Author Abigail Shrier gives us a glimpse of what this definition means practically in her new book, Bad Therapy: Why the Kids Aren’t Growing Up. According to Shrier, schools have placed a decided emphasis on feelings in recent years, turning classroom time into a type of group therapy session where students are encouraged to share their problems from home and life with everyone else. Instead of helping kids get past their difficulties, Shrier explains, SEL seems to help them wallow in their problems, taking their focus off their schoolwork and putting it on their own personal issues.

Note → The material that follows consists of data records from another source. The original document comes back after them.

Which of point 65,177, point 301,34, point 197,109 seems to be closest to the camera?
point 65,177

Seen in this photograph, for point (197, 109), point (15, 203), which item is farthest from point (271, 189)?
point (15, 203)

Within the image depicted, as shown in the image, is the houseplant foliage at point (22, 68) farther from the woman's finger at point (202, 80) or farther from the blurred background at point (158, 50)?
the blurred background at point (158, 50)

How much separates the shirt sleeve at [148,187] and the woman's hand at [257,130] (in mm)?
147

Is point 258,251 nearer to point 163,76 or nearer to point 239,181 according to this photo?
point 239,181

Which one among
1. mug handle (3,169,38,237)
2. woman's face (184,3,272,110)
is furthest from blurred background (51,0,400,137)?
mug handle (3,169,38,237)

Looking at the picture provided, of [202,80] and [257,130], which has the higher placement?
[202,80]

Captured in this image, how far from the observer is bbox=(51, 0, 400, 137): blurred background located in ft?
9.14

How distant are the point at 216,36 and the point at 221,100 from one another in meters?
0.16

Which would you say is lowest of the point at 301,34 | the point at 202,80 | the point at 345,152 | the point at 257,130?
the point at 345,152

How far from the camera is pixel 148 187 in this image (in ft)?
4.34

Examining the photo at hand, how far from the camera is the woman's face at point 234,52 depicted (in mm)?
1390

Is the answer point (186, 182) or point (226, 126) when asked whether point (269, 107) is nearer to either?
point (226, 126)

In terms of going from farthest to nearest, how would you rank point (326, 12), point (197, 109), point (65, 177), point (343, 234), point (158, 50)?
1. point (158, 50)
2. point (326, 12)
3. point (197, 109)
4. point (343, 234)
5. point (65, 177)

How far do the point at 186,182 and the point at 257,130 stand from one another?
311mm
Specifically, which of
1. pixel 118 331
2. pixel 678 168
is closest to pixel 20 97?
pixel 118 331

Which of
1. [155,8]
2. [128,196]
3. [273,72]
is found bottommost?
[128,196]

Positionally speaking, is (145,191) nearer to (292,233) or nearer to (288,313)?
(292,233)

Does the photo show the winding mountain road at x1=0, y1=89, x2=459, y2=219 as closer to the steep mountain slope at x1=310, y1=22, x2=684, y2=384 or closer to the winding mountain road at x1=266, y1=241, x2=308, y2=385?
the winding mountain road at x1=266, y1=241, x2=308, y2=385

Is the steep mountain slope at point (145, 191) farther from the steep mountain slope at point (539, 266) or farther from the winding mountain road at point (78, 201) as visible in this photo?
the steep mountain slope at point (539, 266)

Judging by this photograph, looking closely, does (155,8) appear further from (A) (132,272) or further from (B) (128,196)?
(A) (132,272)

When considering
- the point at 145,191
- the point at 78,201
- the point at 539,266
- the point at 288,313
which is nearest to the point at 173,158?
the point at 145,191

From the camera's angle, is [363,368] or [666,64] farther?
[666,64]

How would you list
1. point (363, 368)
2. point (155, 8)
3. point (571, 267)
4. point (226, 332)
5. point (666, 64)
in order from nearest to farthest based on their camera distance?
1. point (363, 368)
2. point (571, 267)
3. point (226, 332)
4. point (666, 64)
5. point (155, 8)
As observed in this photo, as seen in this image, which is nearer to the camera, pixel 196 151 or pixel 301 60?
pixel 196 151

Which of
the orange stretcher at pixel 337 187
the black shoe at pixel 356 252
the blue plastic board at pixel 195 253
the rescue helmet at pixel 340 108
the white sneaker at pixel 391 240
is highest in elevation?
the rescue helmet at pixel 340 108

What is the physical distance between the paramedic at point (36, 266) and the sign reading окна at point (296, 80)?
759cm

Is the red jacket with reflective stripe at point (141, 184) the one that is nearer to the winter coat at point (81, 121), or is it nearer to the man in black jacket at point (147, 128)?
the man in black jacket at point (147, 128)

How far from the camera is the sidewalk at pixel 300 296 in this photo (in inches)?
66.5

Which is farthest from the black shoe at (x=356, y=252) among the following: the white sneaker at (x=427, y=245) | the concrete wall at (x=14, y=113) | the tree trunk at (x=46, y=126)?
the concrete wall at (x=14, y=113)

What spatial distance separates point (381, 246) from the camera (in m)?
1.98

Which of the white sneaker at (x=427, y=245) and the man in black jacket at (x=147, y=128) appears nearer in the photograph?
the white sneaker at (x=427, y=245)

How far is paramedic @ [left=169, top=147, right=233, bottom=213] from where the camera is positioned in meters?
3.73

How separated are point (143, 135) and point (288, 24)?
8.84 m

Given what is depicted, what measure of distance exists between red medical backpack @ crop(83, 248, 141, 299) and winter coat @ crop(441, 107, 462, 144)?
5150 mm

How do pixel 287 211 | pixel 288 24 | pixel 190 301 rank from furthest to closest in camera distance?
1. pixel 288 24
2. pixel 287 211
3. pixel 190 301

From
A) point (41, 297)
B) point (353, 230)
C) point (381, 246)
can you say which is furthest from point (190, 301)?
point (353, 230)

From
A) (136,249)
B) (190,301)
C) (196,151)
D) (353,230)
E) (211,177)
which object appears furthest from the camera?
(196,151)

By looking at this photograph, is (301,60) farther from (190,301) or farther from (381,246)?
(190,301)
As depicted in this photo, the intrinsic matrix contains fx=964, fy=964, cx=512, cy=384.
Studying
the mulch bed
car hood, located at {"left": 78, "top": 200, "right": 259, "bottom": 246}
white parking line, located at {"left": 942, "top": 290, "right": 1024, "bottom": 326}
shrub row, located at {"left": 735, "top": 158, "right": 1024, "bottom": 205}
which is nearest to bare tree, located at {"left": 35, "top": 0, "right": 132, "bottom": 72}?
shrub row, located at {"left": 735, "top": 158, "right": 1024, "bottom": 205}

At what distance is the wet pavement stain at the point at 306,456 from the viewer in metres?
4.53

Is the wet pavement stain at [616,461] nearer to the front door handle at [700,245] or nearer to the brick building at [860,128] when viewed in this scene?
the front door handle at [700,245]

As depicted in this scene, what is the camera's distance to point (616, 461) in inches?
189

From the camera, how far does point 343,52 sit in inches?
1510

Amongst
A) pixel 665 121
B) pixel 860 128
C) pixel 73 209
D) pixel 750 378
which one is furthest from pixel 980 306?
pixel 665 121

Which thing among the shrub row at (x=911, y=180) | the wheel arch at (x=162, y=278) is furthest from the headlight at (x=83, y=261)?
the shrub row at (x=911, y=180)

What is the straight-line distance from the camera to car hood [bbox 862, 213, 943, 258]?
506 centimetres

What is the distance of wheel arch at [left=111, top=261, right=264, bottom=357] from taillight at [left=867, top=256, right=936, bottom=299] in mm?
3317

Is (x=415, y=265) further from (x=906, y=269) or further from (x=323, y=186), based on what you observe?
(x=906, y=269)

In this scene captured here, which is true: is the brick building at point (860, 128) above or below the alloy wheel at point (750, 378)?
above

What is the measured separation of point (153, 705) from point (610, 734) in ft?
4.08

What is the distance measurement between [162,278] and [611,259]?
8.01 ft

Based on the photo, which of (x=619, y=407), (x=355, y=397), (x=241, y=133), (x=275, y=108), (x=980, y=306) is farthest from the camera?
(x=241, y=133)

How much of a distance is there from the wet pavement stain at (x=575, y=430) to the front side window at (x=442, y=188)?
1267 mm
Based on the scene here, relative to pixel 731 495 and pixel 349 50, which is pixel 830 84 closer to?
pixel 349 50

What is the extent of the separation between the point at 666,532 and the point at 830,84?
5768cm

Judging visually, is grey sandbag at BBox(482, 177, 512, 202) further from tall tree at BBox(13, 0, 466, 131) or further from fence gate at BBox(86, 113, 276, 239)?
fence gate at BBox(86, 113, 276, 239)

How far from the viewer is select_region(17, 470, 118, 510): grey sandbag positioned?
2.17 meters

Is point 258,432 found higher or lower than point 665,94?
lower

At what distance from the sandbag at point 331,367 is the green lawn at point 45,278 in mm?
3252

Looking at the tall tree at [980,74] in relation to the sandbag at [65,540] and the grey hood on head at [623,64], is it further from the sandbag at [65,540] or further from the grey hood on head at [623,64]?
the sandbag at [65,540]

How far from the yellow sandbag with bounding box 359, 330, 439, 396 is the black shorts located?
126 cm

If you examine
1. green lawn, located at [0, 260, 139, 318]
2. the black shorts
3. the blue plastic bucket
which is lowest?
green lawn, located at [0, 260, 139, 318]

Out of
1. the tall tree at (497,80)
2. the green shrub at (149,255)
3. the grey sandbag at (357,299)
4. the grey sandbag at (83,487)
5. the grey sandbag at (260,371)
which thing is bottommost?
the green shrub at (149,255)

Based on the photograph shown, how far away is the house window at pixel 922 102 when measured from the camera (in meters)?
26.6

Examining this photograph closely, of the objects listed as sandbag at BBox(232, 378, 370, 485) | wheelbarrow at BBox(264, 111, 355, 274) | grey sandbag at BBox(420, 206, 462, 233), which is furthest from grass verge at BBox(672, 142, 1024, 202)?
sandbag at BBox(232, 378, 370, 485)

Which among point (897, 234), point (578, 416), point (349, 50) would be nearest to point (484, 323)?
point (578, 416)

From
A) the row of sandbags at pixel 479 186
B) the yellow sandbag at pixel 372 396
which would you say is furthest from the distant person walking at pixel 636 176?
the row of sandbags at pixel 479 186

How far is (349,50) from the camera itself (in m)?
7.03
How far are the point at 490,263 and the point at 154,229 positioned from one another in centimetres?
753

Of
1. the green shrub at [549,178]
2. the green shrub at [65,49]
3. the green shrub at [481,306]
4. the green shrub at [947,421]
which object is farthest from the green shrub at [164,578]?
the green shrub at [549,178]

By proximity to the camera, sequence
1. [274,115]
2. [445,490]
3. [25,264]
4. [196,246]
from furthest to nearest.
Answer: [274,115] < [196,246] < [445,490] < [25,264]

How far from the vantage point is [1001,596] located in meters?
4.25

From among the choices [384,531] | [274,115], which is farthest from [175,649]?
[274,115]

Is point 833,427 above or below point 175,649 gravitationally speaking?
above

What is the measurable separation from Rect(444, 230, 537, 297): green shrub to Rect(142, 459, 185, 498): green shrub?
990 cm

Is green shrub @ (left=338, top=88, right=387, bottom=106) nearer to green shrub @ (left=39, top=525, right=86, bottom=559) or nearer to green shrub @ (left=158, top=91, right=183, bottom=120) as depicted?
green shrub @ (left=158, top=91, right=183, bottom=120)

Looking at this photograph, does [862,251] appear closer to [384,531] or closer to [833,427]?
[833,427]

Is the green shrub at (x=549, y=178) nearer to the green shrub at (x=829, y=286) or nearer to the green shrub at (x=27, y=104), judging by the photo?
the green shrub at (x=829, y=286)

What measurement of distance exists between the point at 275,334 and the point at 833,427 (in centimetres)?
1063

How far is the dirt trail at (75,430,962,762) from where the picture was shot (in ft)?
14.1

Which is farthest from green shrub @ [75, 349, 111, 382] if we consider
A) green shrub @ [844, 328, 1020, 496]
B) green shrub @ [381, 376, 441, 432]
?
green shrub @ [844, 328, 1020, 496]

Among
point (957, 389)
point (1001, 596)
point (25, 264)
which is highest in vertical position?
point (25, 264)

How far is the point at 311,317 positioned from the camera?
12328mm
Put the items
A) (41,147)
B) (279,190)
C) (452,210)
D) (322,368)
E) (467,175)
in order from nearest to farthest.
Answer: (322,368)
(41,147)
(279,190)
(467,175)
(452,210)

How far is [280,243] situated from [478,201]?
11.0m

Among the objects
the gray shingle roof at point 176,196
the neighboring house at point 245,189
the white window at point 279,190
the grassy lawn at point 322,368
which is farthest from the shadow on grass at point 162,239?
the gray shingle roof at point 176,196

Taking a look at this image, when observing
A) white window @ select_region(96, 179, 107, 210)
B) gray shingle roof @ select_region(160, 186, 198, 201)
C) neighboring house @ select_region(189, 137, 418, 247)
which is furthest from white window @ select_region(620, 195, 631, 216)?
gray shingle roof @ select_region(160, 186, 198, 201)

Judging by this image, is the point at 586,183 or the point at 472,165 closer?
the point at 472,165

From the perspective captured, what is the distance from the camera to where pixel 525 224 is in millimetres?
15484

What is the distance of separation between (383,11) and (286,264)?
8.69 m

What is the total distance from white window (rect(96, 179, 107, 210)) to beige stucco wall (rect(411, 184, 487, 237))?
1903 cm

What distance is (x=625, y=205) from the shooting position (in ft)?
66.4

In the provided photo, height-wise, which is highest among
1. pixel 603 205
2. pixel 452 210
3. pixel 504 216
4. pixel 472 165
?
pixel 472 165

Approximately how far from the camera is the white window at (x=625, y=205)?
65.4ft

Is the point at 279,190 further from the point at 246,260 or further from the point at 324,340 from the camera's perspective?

But SEL can be even more harmful to children, for in creating those “trusting and collaborative relationships” amongst school peers and staff, the relationships between students and their parents are eroded. Shrier says that some SEL exercises even encourage a form of spying on parents and families, information which is then shared at school:
The casual denigration of parents to their children turns out to be a signal feature of social-emotional learning. Mom and Dad are only ‘caregivers,’ service providers, and incompetent ones at that, who might even be harmful to their kids’ mental health. They present the obstacles to children’s flourishing, like ‘parent negativity.’
This isn’t merely teachers’ lounge banter, public servants blowing off steam while abusing the communal microwave with a Tupperware of tuna casserole. It’s why they’re always sending out ‘tips’ to parents on how to talk to our kids about the news or even life events. It’s the reason they’ve created an entire social-emotional ‘at home’ lessons component—for parents to practice with kids. All predicated on the belief, to borrow the language of one lesson, that parents are often ‘roadblocks’ to kids’ flourishing.
Let’s face it. Parents want the best for their children. They want to send them to a good school—to experts who know their stuff and can pass along high-quality academic knowledge to their children, helping them succeed in becoming adults.
Yet when people see academic proficiency hovering around 50%—and even lower—in districts around the state, and then when they find out that classroom instruction is feelings-based and may even be pitting their children against them as parents, is it any wonder that Americans think public education is headed in the wrong direction?
Minnesota’s public education system clearly needs an overhaul. But while we’re waiting for that to happen, which could take a decade or more, shouldn’t we give current parents the opportunity to get their kids out of that crumbling system and into a classroom that will actually teach the academic basics?
The only way for that to happen is to establish Education Savings Accounts for students. In doing so, all parents have the opportunity to give their kids that chance — not just the affluent.